→ **Source material**
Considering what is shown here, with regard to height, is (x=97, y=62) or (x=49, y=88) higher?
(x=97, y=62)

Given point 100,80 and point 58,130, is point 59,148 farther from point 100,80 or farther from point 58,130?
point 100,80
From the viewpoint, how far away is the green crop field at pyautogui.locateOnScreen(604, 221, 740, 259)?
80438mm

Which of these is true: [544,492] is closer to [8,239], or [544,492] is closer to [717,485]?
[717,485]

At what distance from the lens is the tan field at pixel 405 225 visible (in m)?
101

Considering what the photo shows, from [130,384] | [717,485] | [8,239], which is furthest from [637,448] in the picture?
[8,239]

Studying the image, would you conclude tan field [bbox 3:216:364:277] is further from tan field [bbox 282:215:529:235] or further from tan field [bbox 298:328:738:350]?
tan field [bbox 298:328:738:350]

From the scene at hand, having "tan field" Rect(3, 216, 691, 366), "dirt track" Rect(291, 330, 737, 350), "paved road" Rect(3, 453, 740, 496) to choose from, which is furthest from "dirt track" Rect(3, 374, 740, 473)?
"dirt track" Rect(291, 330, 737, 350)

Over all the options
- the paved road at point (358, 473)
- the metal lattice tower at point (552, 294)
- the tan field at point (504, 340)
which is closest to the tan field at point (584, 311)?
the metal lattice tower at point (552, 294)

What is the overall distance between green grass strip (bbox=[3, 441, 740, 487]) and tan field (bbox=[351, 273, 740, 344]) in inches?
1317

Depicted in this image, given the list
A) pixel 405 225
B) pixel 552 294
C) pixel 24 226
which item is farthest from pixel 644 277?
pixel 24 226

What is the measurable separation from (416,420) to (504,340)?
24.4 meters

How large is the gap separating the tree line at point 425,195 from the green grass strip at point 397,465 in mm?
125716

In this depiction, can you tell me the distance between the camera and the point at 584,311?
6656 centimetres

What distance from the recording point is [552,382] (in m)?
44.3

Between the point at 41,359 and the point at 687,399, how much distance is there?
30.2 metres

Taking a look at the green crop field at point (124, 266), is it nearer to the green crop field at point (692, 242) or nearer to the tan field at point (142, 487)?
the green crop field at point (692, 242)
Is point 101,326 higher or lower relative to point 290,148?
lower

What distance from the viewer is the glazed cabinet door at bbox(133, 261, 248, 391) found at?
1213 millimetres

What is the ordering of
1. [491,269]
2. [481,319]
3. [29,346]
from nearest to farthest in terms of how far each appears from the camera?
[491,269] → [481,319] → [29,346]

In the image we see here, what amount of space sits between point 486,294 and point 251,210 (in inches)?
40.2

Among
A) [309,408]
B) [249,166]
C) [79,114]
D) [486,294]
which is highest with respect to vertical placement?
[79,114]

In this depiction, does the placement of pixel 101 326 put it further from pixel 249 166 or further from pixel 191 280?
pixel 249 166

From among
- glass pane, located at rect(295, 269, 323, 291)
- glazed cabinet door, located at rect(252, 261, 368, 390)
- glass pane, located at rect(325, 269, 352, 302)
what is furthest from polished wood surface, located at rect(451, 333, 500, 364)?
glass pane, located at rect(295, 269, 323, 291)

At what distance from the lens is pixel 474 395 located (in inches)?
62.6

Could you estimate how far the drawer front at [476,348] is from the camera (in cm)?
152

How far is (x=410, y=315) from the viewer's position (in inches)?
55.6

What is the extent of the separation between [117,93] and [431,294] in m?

→ **Directive**
Reproduce the data again without changes, starting with the line that contains "At what distance from the lens is pixel" and stopping after the final line of the data.

→ **Task solution**
At what distance from the lens is pixel 474 395 located (in inches)?
62.6

Could you estimate how far the drawer front at [476,348] is from the camera (in cm)?
152

How far is (x=410, y=315) from the viewer's position (in inches)?
55.6

What is the extent of the separation between [117,93] and [431,294] in m?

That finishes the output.